#### PROBLEM TO WORK ON:
This exercise asks for every line of the material that includes the word "burst".
Start of AVAILABLE RECORDS
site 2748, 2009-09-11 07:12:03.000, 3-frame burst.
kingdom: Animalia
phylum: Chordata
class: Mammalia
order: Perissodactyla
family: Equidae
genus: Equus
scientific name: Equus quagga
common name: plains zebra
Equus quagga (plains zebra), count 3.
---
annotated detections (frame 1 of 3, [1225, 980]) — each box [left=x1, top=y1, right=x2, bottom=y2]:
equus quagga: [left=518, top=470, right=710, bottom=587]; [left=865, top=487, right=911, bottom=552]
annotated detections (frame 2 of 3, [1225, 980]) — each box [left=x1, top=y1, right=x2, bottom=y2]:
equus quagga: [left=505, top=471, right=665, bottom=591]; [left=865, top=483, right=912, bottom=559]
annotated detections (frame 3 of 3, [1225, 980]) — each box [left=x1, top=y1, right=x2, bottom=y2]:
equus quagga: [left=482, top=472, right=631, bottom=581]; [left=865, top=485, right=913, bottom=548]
End of AVAILABLE RECORDS
Start of AVAILABLE RECORDS
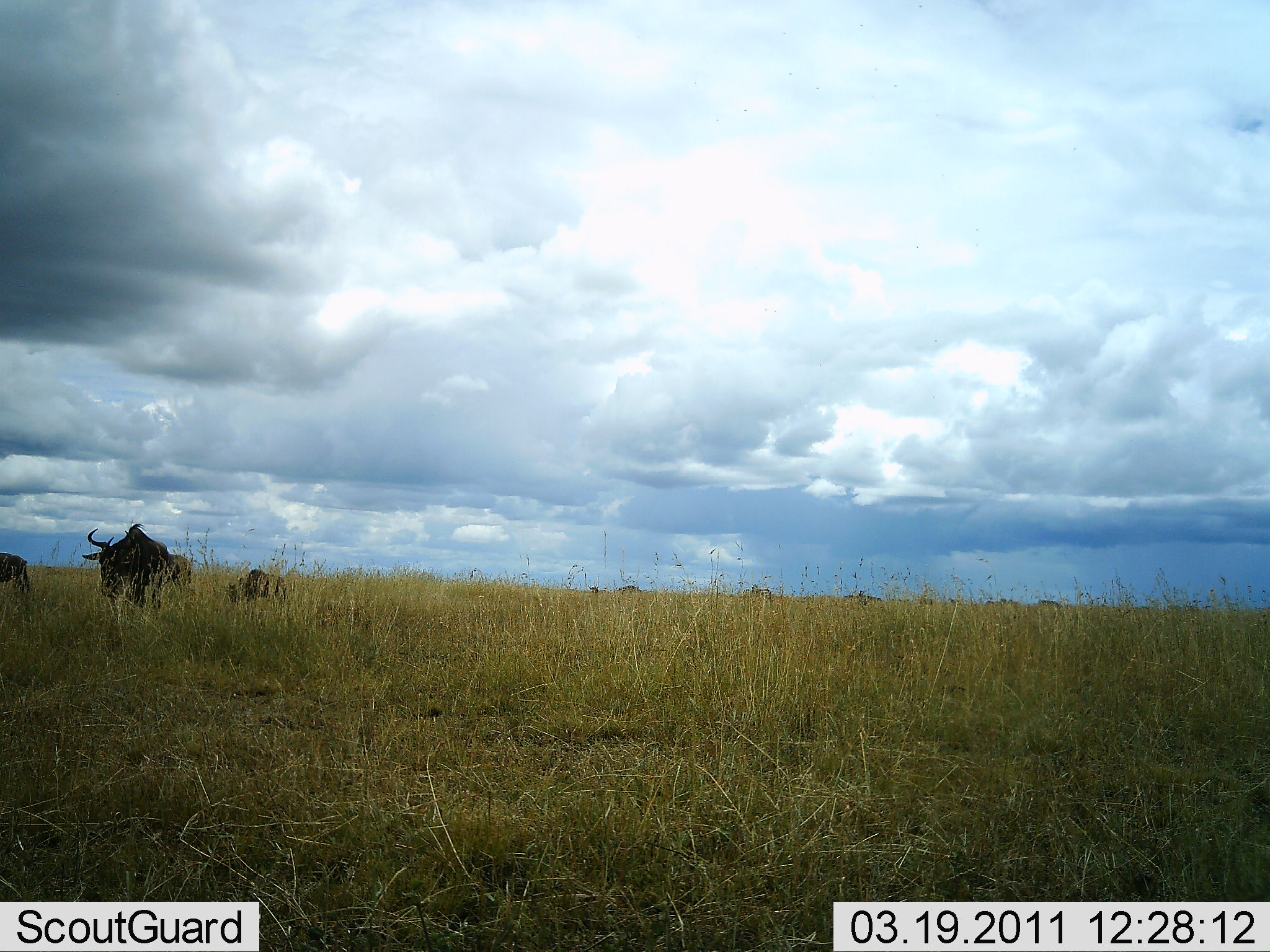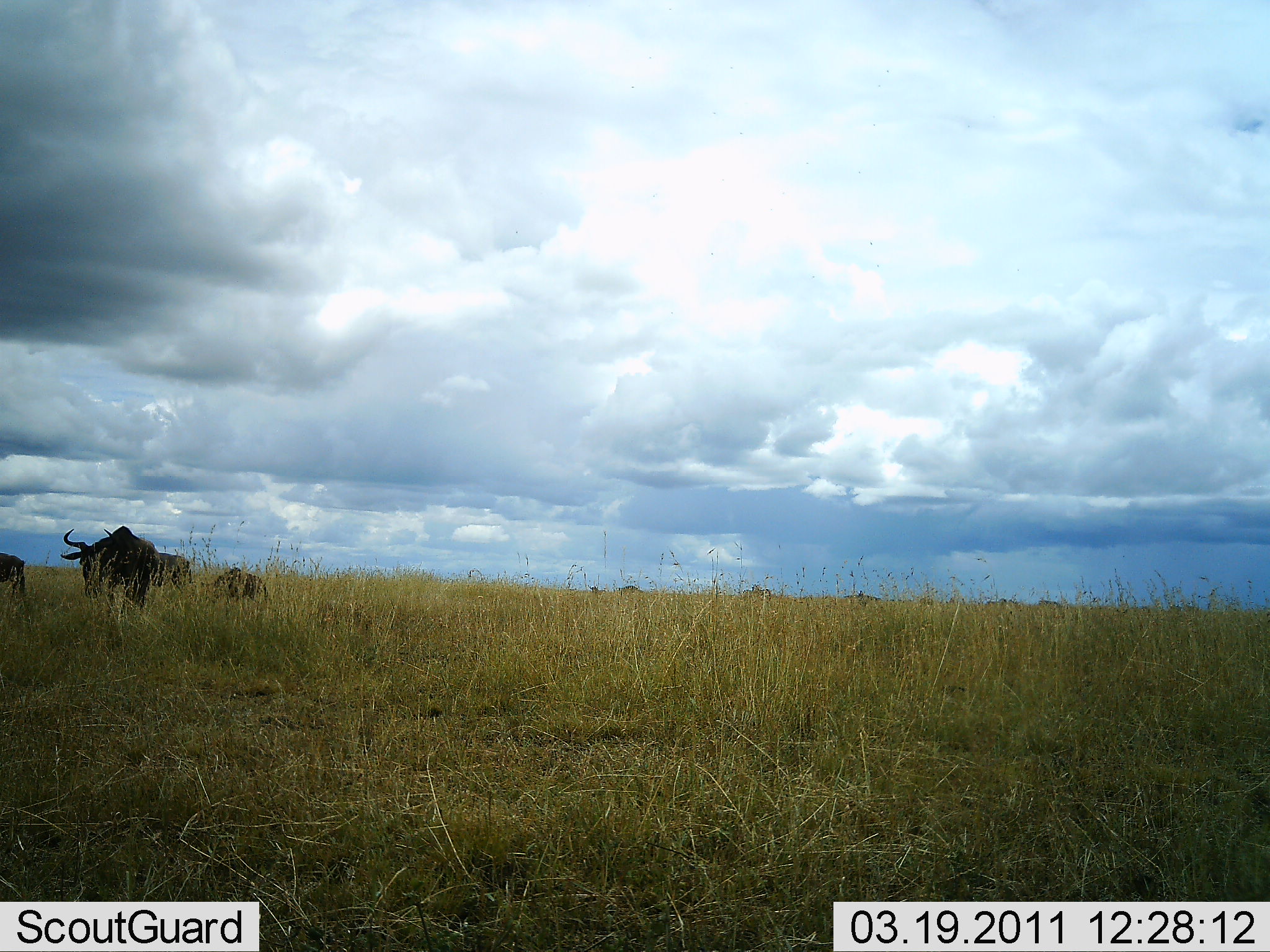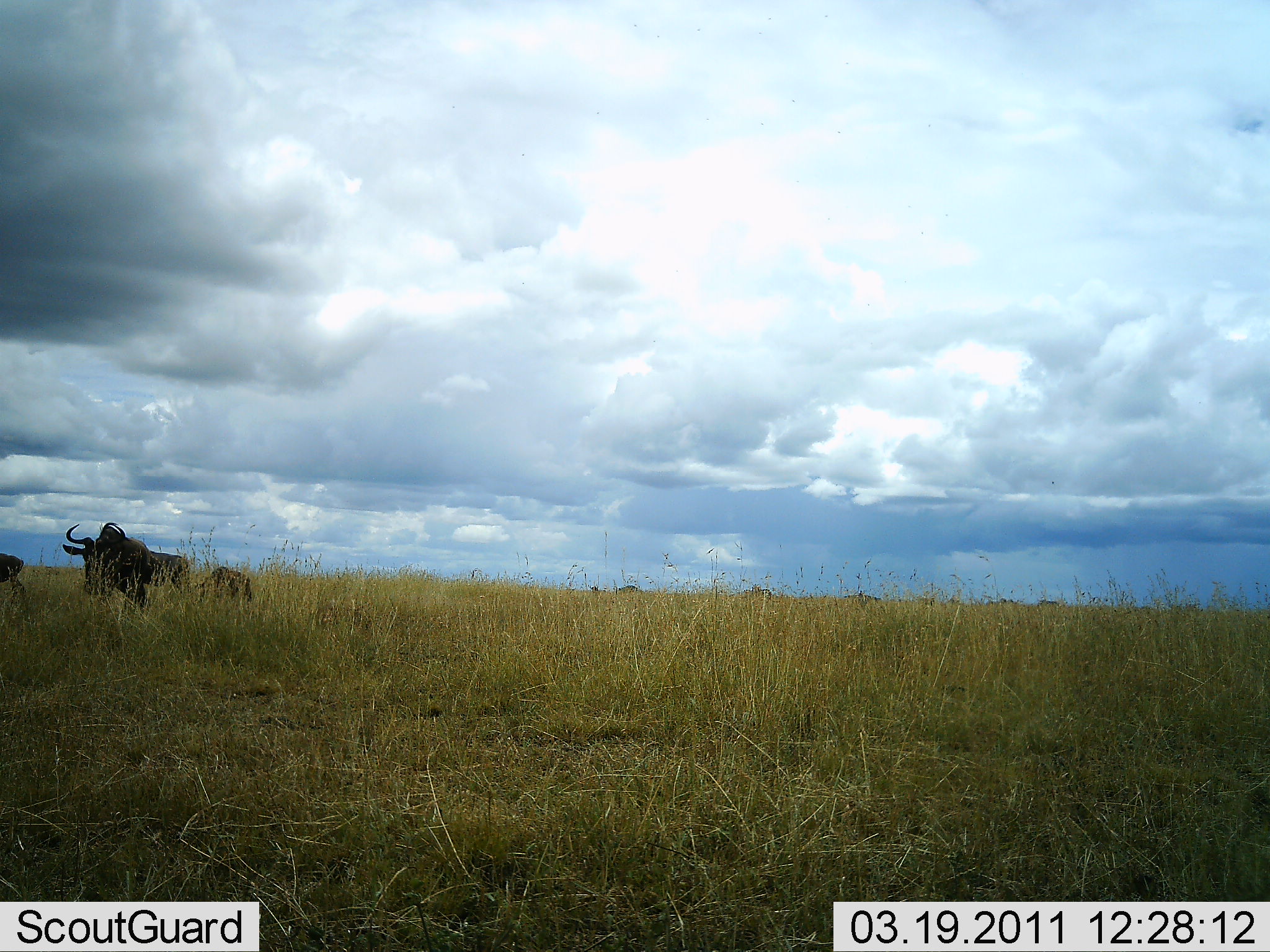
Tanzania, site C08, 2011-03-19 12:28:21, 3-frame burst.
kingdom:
End of AVAILABLE RECORDS
Start of AVAILABLE RECORDS
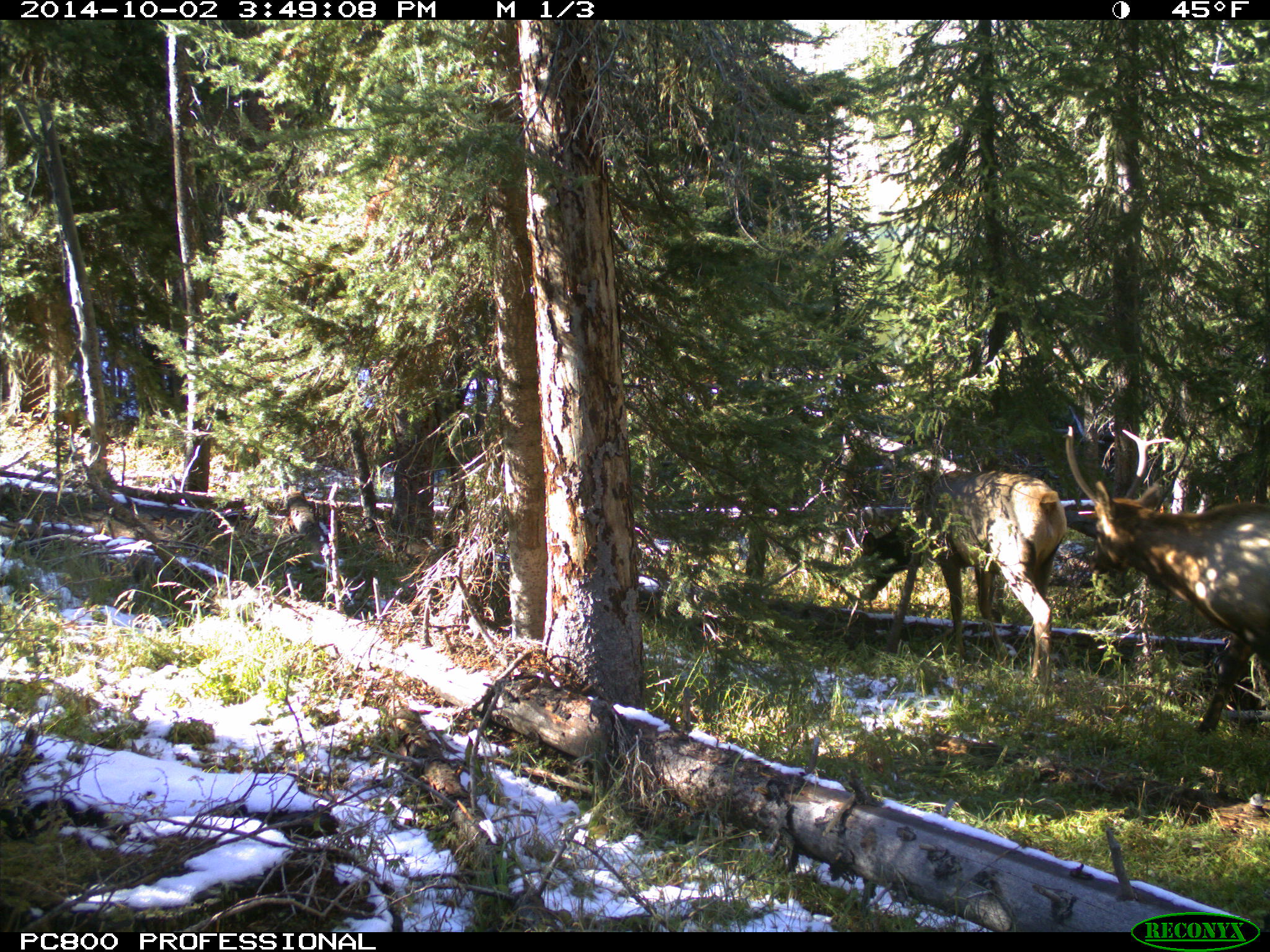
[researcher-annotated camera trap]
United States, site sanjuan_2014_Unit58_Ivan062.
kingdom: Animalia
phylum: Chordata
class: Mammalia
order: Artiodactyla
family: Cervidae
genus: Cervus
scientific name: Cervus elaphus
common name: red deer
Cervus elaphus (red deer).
End of AVAILABLE RECORDS
#### YOUR SOLUTION:
site 2748, 2009-09-11 07:12:03.000, 3-frame burst.
Tanzania, site C08, 2011-03-19 12:28:21, 3-frame burst.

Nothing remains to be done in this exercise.